H. Optionally, from the kinetics of g), a first adaptation of the model parameter values for each macro reaction separately to the calculated reaction rates from f) is performed separately for each macro reaction.

j. The model parameter values are adapted to the measurement data from c).

k. The matrix L, the kinetics of g) and the model parameter values of j) form this

Model and are issued and / or in a process control or

Transfer process development module.

2. Computer-implemented method according to claim 1, wherein in step d) also growth rates, particularly preferably also die-off rates of the organism are calculated.

3. A computer-implemented method according to any one of claims 1 or 2, wherein in step g) an individual adaptation of the kinetics based on an analysis of the reaction rates from f).

4. The computer-implemented method according to any one of claims 1 to 3, wherein in step h) the adjustment of the parameter values of the kinetics of g) is carried out by combining a plurality of adaptation methods.

5. Computer-implemented method according to one of claims 1 to 4, wherein in step e) ii. To select the subset of macro reactions, a linear estimate of reaction rates of selected macro reactions is performed.

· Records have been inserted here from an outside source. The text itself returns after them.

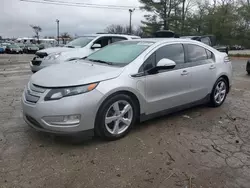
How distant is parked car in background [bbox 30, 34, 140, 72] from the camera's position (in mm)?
7823

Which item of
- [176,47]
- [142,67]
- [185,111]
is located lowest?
[185,111]

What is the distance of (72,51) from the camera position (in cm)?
806

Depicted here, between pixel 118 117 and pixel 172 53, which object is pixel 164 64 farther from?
pixel 118 117

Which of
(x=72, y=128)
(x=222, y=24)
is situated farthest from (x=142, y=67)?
(x=222, y=24)

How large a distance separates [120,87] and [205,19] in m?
31.0

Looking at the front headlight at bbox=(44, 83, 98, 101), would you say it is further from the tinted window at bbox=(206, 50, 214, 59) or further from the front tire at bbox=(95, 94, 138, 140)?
the tinted window at bbox=(206, 50, 214, 59)

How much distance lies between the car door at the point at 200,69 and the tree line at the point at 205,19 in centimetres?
2720

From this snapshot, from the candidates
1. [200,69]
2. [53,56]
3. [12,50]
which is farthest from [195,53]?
[12,50]

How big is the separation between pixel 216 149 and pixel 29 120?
2.64 meters

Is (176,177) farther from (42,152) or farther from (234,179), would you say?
(42,152)

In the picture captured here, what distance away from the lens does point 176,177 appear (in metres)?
2.74

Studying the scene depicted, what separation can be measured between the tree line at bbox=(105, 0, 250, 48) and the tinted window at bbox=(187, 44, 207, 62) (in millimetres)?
27240

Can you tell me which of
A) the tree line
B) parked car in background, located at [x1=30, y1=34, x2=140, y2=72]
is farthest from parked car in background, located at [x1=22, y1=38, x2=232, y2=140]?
the tree line

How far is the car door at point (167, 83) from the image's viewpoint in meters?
3.88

6. A computer-implemented method according to any one of claims 1 to 5, wherein in step e) ii. To select the subset of macro reactions, a linear estimate of reaction rates of selected macro reactions is performed in combination with an evolutionary algorithm.

The computer-implemented method of any of claims 1 to 6, wherein the measurement data is shifted prior to application of the interpolation method in step d) to achieve the description of constant consumption without feed peaks.

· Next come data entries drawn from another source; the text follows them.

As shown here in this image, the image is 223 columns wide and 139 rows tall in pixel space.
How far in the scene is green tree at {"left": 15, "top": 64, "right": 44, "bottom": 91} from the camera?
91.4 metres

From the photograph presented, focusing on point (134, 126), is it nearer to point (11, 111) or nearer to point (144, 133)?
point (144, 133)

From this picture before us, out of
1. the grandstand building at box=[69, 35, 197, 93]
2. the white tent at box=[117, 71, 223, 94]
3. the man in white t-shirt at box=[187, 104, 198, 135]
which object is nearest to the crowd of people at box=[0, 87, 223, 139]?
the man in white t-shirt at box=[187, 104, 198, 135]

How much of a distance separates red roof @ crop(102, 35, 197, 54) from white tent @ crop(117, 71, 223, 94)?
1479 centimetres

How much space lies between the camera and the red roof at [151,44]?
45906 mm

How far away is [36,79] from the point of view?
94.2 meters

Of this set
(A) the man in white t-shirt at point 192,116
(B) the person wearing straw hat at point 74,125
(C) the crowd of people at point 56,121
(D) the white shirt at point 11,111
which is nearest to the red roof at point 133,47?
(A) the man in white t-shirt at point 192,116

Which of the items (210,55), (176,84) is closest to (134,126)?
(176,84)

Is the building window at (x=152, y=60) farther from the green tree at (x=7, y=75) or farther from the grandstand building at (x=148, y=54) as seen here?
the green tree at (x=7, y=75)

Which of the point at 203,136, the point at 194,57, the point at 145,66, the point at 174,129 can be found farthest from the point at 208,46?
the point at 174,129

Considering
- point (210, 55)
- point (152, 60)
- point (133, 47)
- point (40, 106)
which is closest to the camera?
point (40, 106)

A computer-implemented method according to any one of claims 1 to 7, wherein in step f) a linear estimate of reaction rates of selected macro-reactions is performed.

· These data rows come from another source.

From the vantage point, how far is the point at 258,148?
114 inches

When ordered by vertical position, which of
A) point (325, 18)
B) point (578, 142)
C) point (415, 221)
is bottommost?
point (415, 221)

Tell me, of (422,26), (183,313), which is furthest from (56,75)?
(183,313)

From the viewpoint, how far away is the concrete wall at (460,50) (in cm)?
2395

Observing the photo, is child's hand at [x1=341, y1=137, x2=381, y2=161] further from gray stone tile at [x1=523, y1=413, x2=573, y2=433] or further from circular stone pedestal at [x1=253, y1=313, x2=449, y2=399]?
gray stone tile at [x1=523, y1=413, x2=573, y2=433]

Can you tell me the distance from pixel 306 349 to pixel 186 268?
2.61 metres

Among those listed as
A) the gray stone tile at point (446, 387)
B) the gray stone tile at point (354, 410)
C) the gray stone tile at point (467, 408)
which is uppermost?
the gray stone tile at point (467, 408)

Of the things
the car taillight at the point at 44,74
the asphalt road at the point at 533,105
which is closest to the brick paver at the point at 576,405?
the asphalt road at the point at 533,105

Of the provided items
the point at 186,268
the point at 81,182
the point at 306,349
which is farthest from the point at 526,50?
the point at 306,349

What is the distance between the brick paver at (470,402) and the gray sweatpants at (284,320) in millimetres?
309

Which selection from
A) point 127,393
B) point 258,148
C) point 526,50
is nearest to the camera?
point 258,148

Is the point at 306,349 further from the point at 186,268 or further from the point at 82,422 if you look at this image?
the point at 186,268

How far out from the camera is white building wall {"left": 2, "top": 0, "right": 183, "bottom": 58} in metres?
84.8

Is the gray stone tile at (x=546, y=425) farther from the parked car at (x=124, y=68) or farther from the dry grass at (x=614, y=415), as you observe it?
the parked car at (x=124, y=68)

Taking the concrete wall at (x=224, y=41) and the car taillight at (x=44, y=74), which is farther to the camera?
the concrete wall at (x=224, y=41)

The computer-implemented method according to any one of claims 1 to 8, wherein in step e) i. a data-dependent pre-reduction is performed and for this the method of linear estimation of reaction rates of selected macro reactions with N LS is used.

10. The computer-implemented method according to any one of claims 1 to 9, wherein in step e) iii. the validity of the subset selection of macro reactions is checked using a Flux Map.

11. A computer-implemented method according to any one of claims 1 to 10, wherein in step e) ii. the selection from the prereduction from e) i. with the measured data from c).

12. Computerprogram for carrying out the method steps according to one of claims 1 to 10.

13. Software for carrying out the method steps according to one of claims 1 to 11.